# EXERCISE DIRECTIONS
Answer these questions using the passage on introverted students and class participation:
(a) Which university does Anna Peng attend?
(b) According to Robert Leahy, what should critical thoughts be replaced with?
(c) What kind of age does Greg Satell say we truly live in?

# PASSAGE
For some parents, this would finally be an opportunity to receive a proper answer to “How was your day at school?” For students, this meant an awkward meeting of hearing what would normally have been said behind your back. For shy introverts, there was always the one comment that made its annual appearance: “Your child needs to participate in class more.”

At first, high school graduation seemed to be the only way out of being scrutinized for a lack of class participation. This belief was proven wrong—many post-secondary students continue to be haunted by the fear of raising their voice in class.

Speaking in front of a large crowd often creates butterflies in the stomach. For shy and introverted students, social anxiety creates a barrier for participating in class discussions. With larger class sizes, it can be difficult to overcome fears of saying the wrong answer or losing a train of thought . Second-year global business and digital arts student from the University of Waterloo Ashley Wong says, “Not every student may be willing to open up to the class. Introverted students in particular may be self conscious with their answers, scared to be judged wrongly by their peers.” Speaking up may come naturally for extroverted students. On the other end of the spectrum, introverted students may find themselves happier to just listen quietly.

Caught off-guard, the blood rises to your face, your mind stumbles to put words together and you are conscious of all the eyes watching this embarrassing moment. In these dreaded instances, you become the chosen victim of a professor who randomly calls on students to speak. This technique encourages class discussion by keeping students alert in case they’re called on. For students who prefer to listen quietly, these moments often bring feelings of dread. Anna Peng, a second-year industrial design student at OCAD University, says, “It is difficult for introverted students to participate, because the moment the instructor picks on you, there is an instant hotspot and an underlying pressure to say what is right. I think introverted people tend to internalize their thoughts, and only comfortably share them amongst people that they trust.”

Verbal students benefit from participating in class, but the same cannot be said for silent learners. Particularly in labs and tutorials, students get marks for participating in class discussions. Professor John M. Rogers from the University of Kentucky College of Law writes, “ A grade is supposed to reflect what was learned in class, […] the quality of class participation will say something about how much the student learned.” However, the fairness of this assessment can be questioned.  Wong also says that “many times the professor develops a group of students that they will always pick on and this marginalizes the introverts to defer from speaking as they are a new voice.” With different personality types in the room, class participation may not be an accurate assessment of how much a student has learned.

In today’s digital age, professors sometimes turn to online forums or Twitter feeds. This platform creates an informal environment where documents, links and ideas can be shared. Professors may provide a written option for students who are uncomfortable speaking.  Second-year new media student Amy Little says, “Forums are useful for students who don’t feel comfortable raising their hands in class or for those who don’t realize they have a question until later.” Providing a written option may be a solution for students who suffer from the stress that comes with speaking up in class.

Online communication may be a safe haven for shy students. But realistically it is not always an available option outside the classroom, specifically in the workplace. Forbes contributor Greg Satell says, “it has become fashionable to say that our present epoch is an information age, but that’s not quite right.  In truth, we live in a communication age and it’s time we start taking it seriously.”

Nonetheless, the fight against shyness and social anxiety is still a battle that can be conquered. Weill-Cornell Medical School psychology professor Robert Leahy says that socially anxious people often over-criticize their performance in social situations. In doing so, this generates a greater anxiety of being put in similar positions. Instead, he says that critical thoughts should be replaced with self-praise, since “each time you face your fear you win and your fear loses.”

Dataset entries
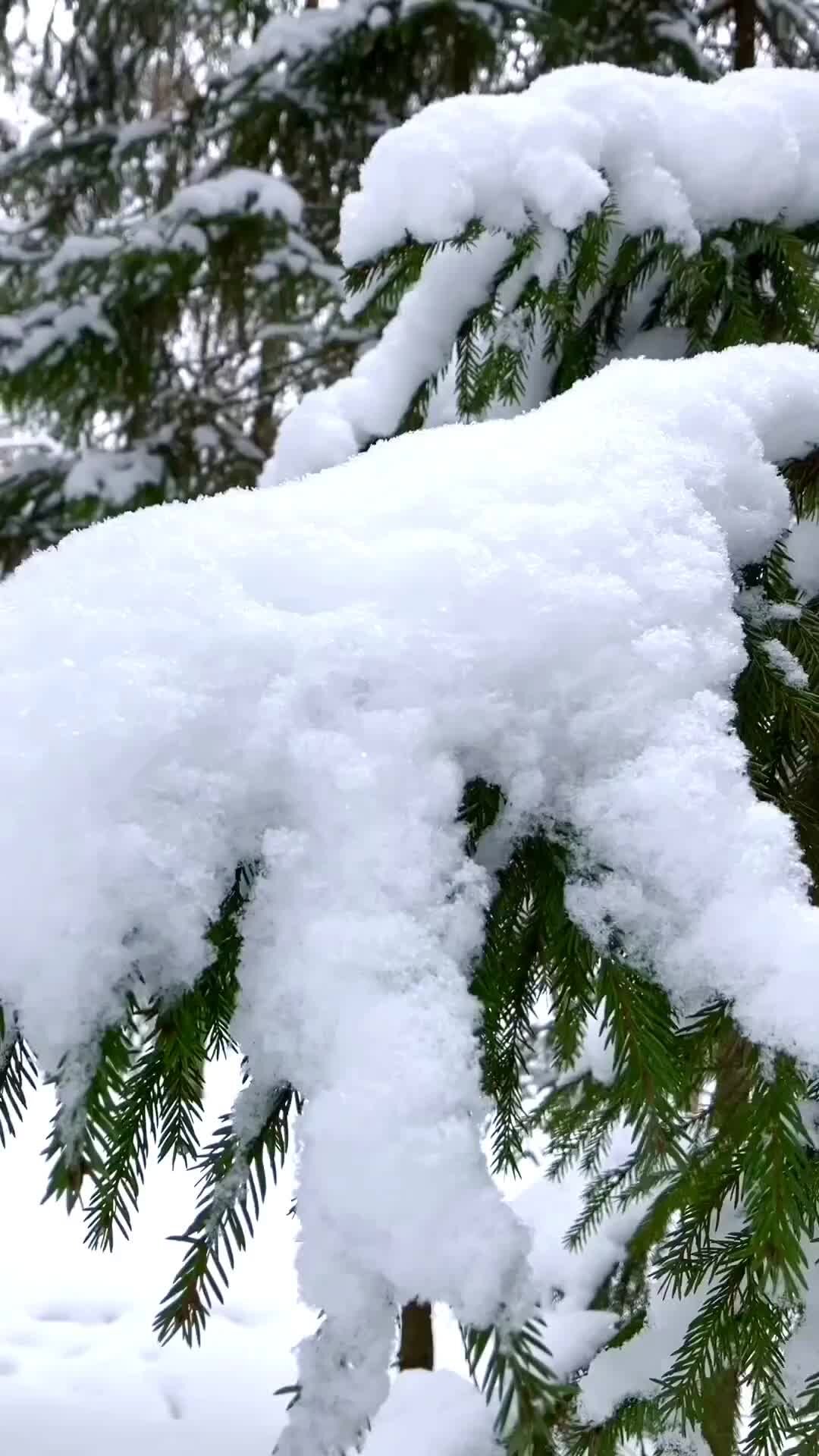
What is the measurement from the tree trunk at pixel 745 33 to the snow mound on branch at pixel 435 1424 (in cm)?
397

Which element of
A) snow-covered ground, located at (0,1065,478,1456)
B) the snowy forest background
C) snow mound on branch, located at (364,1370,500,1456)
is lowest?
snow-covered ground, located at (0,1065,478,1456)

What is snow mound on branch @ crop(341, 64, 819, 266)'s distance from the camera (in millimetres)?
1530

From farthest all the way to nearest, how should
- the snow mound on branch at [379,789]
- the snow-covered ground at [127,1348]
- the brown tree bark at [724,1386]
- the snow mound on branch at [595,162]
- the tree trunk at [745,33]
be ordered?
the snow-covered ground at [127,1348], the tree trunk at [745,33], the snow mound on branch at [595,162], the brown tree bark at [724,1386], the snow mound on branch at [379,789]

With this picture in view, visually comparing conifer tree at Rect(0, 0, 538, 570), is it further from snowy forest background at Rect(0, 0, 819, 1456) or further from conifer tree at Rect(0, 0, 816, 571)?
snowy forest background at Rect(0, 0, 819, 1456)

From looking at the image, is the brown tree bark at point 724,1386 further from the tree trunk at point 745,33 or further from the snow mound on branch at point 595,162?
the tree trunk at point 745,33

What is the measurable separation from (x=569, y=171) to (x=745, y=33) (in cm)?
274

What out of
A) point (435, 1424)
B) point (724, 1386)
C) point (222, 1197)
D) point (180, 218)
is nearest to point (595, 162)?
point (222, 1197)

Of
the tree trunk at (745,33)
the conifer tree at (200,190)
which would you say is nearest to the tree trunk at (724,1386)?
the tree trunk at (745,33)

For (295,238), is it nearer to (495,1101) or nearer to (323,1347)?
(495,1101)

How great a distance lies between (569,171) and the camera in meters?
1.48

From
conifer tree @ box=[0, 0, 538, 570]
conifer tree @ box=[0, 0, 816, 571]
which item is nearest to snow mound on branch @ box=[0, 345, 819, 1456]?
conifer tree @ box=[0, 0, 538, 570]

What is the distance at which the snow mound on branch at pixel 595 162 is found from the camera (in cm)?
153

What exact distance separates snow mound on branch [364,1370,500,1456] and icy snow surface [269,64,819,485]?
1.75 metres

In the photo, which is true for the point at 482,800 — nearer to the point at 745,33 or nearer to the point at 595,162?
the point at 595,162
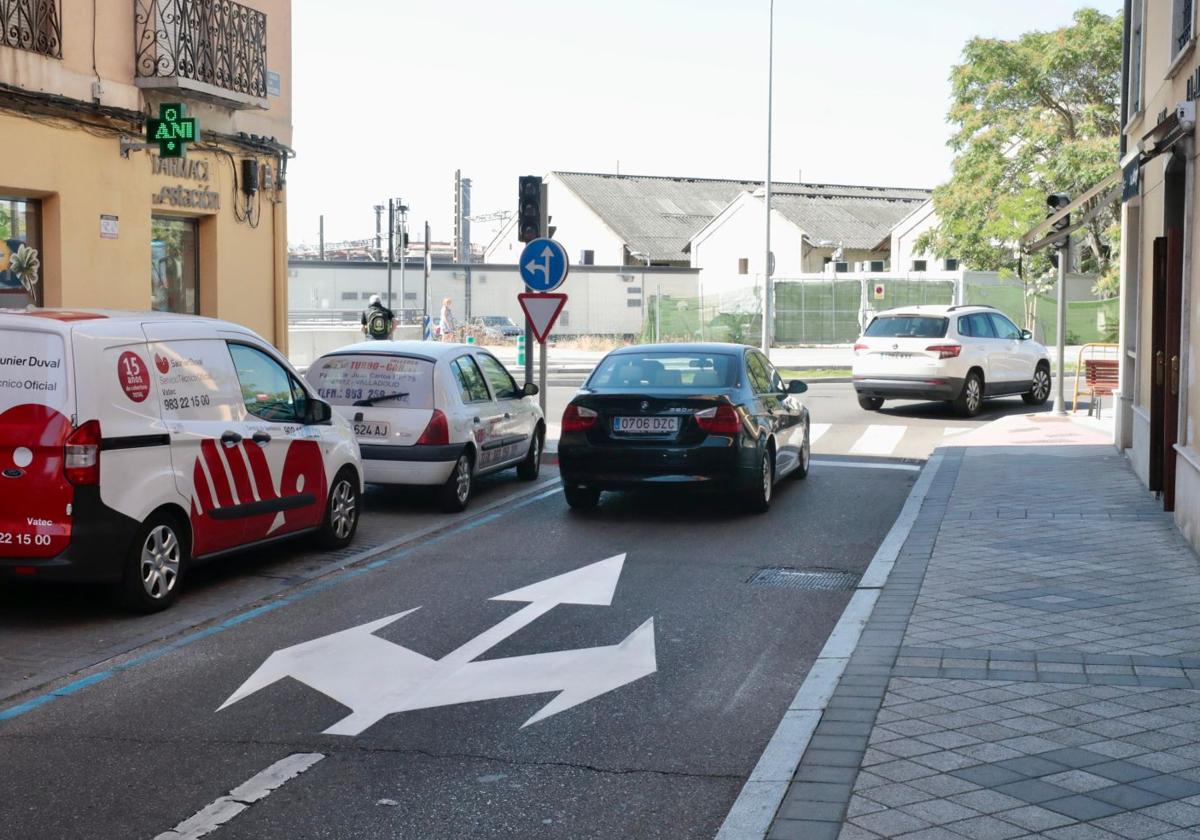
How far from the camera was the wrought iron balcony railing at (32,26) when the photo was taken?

# EXERCISE RESULT
(a) OCAD University
(b) Self-praise
(c) A communication age